Sizing Up Foundation Leadership
March 26, 1998 | Read Time: 3 minutes
Rightly or wrongly, preeminence in size has given some foundations preeminence in press attention and public recognition. And to some degree, the largest foundations have been accorded public respect as “leaders” in the field — if only because of an American proclivity to associate size with significance.
The Rockefeller Foundation in earlier years, and the Ford Foundation in more recent times, have been beneficiaries of that tendency.
The latest figures on the assets of American foundations, however, scramble the list of the biggest. Because of the riotously buoyant stock market in the past year, the assets of the Lilly Endowment have vaulted from some $5-billion to more than $12-billion, making it now the largest fund in the nation. Ford’s assets have grown from $7.5-billion to more than $9.4-billion, dropping it to No. 2 in the ranking. The David and Lucile Packard Foundation is now close on its heels, with $8.9-billion. And the W. K. Kellogg Foundation, with $8.3-billion, formerly second in the ranking by size, is now fourth (The Chronicle, January 29).

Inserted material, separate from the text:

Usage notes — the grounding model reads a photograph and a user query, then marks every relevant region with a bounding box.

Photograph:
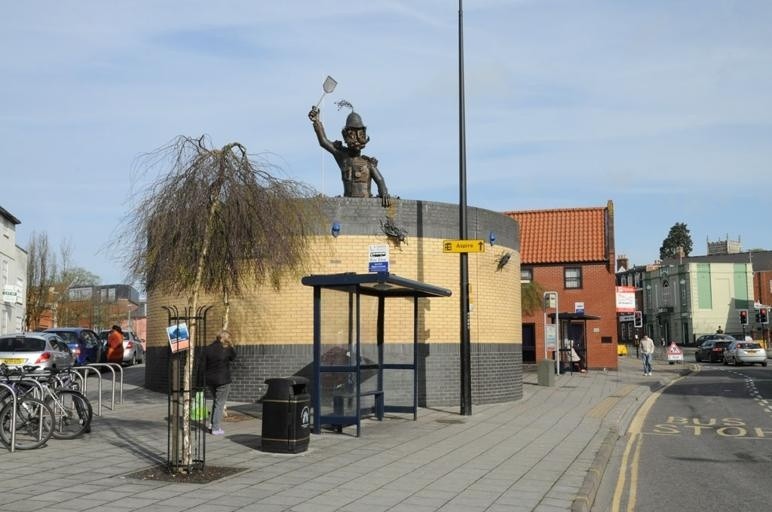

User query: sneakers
[208,423,224,434]
[643,372,653,376]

The huge growth in assets, of course, means that more resources are available for grant making and, therefore, for greater nourishment of the non-profit world. It also gives an early signal of the vast impending transfer of private wealth into philanthropy — a trend that will be increasingly evident for at least the next 20 years. The data on the present scale of accumulated private wealth in the United States, and the prospect that a considerable portion of that wealth will be added to the nation’s philanthropic resources, make for a pretty reliable expectation of boom times for philanthropy in the years just ahead.
But will the recent and prospective growth in philanthropic resources mean improved leadership in the foundation field? Will Lilly now be assumed to be “the leading American foundation”? Does Ford necessarily deserve to be second? And so on, down the line.

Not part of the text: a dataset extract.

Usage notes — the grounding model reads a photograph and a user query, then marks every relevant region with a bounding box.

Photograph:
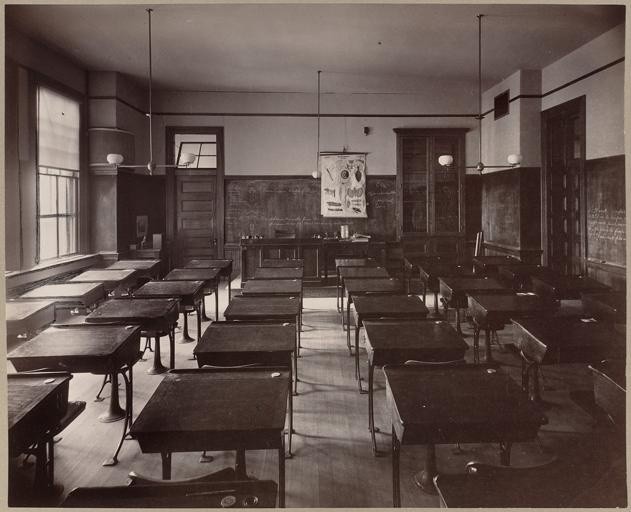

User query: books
[352,238,369,242]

In judging philanthropic performance, it is not only simplistic but also dangerous to equate size with significance. One of the new “top five” foundations has, at best, a mediocre record of performance. Another has a very mixed record. Still another is simply dull. And several foundations that are outstanding in terms of their leadership and grant making are not among the giants at all.
Instead of a focus on size, more-pertinent questions have to be continually asked — and answered. Are a foundation’s objectives relevant and significant, or is its grant making out of touch and out of date? Is a foundation’s mode of operation with grant recipients responsive and collaborative, or is the grant maker becoming rigid and arbitrary? Does the foundation listen to newcomers, the unorthodox, and even the cantankerous among grant seekers, and not only to the Fortunate 500? And does a foundation have not only the courage of its convictions but also the confidence in its risky programs to stick with them long enough to give them a fair chance to work — and, even more important, to abandon them when they have clearly failed?
That more resources are pouring into the philanthropic world is good news indeed. But in judging foundations and according them the honor, respect, and recognition they deserve, much more must be taken into account than the size of each one’s bank account. Relevance, responsiveness, openness, creativity, courage, and impact are far more important.
Waldemar A. Nielsen is the author of Inside American Philanthropy: The Dramas of Donorship (University of Oklahoma Press) and many other books on charitable giving. He is a regular contributor to these pages.